"Rather strong," John said, half apologetically; for while the friction was being administered the barber had explained in jerks how every time he went ashore in New York or Liverpool he was in the habit of searching about for some novel wash or tonic or pomade, and John did not want to make him feel that his enterprise was unappreciated.
"Strong is it? Well, that's a good fault, sir."
"What took my fancy was the natural way it smelled."
"Yes, indeed, painfully natural," John agreed.
He stood up and confronted himself in the barber's mirror; regarding the fair, almost florid man, rather under six feet in height, with sanguine blue eyes and full, but clearly cut, lips therein reflected, he came to the comforting conclusion that he did not look his forty-two years and nine months; indeed, while his muffled whistle was shaping rather than uttering the tune of Nancy Lee, he nearly asked the barber to guess his age. However, he decided not to risk it, pulled down the lapels of his smoke-colored tweed coat, put on his deerstalker, tipped the barber sufficiently well to secure a parting caress from the brush, promised to meditate the purchase of the rope-soled shoes, and stepped jauntily in the direction of the luncheon bugle. If John Touchwood had not been a successful romantic playwright and an unsuccessful realistic novelist, he might have found in the spectacle of the first lunch of an Atlantic voyage an illustration of human madness and the destructive will of the gods. As it was, his capacity for rapidly covering the domestic offices of the brain with the crimson-ramblers of a lush idealism made him forget the base fabric so prettily if obviously concealed. As it was, he found an exhilaration in all this berserker greed, in the cries of inquisitive children, in the rumpled appearance of women whom the bugle had torn from their unpacking with the urgency of the last trump, in the acrid smell of pickles, and in the persuasive gesture with which the glistening stewards handed the potatoes while they glared angrily at one another over their shoulders. If a cynical realist had in respect of this lunch observed to John that a sow's ear was poor material for a silk purse, he would have contested the universal truth of the proverb, for at this moment he was engaged in chinking the small change of sentimentality in just such a purse.
"How jolly everybody is," he thought, swinging round to his neighbor, a gaunt woman in a kind of draggled mantilla, with an effusion of good-will that expressed itself in a request to pass her the pickled walnuts. John fancied an impulse to move away her chair when she declined his offer; but of course the chair was fixed, and the only sign of her distaste for pickles or conversation was a faint quiver, which to any one less rosy than John might have suggested abhorrence, but which struck him as merely shyness. It was now that for the first time he became aware of a sickly fragrance that was permeating the atmosphere, a fragrance that other people, too, seemed to be noticing by the way in which they were looking suspiciously at the stewards.

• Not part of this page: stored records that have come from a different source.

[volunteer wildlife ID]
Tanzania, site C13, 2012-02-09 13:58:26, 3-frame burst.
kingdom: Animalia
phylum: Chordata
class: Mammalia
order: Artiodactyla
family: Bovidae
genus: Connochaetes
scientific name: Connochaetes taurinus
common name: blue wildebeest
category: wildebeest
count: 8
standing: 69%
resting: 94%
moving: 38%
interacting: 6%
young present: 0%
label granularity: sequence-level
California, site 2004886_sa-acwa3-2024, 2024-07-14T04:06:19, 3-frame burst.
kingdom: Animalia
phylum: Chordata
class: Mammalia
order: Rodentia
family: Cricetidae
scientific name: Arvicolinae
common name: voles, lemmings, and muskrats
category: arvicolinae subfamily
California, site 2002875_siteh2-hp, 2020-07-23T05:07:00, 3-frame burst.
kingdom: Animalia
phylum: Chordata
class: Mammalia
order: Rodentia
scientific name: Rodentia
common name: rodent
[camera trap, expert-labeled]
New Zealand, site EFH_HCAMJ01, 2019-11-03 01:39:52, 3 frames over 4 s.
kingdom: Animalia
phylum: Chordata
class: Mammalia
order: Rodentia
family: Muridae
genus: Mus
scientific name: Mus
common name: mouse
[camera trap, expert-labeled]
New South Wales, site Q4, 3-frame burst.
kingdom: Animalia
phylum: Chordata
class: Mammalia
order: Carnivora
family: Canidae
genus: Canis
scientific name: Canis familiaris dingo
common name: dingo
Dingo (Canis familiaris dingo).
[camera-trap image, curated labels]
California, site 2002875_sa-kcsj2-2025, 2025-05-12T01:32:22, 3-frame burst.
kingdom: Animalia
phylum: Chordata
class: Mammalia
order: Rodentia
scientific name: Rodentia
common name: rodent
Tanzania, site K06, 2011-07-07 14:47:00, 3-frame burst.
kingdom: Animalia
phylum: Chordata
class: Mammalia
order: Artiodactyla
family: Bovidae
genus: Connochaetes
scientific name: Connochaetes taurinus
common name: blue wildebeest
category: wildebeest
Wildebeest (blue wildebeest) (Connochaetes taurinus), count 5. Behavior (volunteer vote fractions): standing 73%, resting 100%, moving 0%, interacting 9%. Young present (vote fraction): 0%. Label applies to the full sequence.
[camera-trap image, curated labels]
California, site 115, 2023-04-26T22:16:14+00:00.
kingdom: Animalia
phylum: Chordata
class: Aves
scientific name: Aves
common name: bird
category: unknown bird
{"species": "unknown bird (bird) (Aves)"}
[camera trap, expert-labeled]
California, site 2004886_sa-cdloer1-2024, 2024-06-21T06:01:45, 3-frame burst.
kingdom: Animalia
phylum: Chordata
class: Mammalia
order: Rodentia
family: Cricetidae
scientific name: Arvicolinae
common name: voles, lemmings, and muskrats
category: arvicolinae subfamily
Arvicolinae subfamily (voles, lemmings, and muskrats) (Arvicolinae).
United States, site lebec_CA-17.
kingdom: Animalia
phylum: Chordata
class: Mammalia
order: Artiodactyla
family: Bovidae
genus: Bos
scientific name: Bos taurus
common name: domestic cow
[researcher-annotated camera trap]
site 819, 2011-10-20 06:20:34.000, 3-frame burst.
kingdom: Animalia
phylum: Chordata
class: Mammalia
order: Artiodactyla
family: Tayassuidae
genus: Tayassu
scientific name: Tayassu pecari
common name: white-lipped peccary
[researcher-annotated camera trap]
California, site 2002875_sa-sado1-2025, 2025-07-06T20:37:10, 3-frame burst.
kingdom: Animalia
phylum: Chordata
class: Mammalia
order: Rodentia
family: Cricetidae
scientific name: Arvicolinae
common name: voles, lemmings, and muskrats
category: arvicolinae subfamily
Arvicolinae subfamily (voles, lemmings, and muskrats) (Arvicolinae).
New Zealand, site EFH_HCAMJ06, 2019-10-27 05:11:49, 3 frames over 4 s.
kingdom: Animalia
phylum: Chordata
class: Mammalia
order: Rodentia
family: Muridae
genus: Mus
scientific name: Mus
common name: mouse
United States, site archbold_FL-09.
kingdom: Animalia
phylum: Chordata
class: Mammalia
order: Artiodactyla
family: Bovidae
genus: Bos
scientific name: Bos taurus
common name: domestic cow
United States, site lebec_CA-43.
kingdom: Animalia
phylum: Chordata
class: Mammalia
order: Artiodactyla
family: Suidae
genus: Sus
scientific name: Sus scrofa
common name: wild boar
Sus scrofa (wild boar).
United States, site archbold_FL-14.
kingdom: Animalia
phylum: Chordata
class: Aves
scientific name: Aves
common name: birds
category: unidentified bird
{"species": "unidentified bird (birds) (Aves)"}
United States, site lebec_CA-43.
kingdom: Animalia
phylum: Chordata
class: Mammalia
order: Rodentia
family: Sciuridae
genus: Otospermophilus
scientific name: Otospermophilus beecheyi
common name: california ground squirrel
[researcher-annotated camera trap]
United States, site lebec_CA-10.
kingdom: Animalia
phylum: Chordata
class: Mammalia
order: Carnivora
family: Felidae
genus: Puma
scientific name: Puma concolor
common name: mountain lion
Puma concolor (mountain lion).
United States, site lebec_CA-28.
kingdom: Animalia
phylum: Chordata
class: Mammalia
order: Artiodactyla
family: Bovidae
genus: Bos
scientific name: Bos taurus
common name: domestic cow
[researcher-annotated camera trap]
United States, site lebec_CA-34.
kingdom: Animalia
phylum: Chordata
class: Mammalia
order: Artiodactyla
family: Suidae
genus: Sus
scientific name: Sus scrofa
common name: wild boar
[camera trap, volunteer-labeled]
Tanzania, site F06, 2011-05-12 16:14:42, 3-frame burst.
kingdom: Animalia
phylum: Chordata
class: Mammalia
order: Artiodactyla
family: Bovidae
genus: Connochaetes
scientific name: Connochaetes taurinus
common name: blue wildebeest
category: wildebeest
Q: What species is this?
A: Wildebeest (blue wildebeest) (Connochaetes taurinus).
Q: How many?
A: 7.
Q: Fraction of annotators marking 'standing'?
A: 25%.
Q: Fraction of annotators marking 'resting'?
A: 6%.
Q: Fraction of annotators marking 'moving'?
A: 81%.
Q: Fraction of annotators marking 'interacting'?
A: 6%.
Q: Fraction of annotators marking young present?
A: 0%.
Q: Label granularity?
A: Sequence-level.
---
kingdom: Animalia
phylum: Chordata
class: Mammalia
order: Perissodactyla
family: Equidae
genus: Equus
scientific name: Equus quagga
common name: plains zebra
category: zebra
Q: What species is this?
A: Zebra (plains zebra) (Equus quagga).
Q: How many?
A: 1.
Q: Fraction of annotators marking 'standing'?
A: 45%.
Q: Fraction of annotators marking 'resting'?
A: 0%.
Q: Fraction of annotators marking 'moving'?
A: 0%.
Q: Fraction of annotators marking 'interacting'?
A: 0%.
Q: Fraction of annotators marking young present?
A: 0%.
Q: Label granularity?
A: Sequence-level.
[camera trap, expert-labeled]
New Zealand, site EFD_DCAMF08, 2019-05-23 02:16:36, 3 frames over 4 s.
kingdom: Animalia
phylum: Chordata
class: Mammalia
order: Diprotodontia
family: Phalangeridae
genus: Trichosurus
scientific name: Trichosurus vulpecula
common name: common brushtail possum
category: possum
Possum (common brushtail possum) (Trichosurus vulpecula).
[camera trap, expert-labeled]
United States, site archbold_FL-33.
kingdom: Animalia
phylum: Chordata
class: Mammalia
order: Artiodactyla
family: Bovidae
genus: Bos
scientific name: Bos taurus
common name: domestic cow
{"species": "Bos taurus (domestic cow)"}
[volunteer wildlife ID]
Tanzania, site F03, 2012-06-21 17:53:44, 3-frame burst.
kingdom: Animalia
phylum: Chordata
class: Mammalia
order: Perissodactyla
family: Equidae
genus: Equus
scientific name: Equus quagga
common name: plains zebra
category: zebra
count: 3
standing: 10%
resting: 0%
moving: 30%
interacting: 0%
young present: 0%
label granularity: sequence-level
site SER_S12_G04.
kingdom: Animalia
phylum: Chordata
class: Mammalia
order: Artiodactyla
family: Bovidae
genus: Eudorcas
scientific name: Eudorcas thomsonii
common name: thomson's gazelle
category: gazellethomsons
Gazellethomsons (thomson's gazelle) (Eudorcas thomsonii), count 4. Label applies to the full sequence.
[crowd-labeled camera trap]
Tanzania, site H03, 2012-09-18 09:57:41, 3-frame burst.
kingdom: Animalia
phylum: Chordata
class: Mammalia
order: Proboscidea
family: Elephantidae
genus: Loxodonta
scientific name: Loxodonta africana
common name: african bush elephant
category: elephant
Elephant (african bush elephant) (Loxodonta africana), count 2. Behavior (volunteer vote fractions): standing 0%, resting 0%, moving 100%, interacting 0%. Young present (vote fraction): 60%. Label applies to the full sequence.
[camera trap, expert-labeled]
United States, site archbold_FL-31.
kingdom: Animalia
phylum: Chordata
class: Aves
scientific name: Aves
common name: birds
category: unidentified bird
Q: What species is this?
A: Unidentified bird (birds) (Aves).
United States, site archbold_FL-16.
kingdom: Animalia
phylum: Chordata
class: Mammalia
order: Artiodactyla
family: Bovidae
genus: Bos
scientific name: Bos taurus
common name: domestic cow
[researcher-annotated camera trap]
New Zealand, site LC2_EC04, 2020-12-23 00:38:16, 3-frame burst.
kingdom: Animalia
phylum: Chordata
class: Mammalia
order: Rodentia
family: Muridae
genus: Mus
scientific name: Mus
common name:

"Rather oppressive, some of these flowers," said John to the gaunt lady.
"I don't see any flowers at our end of the table," she replied.
And then with an emotion that was very nearly horror John realized that, though the barber was responsible, he must pay the penalty in a vicarious mortification. His first impulse was to snatch a napkin and wipe his hair; then he decided to leave the table immediately, because after all nobody could suspect him, in these as yet unvexed waters, of anything but repletion; finally, hoping that the much powdered lady opposite swathed in mauve chiffons was getting the discredit for the fragrance, he stayed where he was. Nevertheless, the exhilaration had departed; his neighbors all seemed dull folk; and congratulating himself that after this first confused lunch he might reasonably expect to be put at the captain's table in recognition of the celebrity that he could fairly claim, John took from his pocket a bundle of letters which had arrived just before he had left his hotel and busied himself with them for the rest of the meal.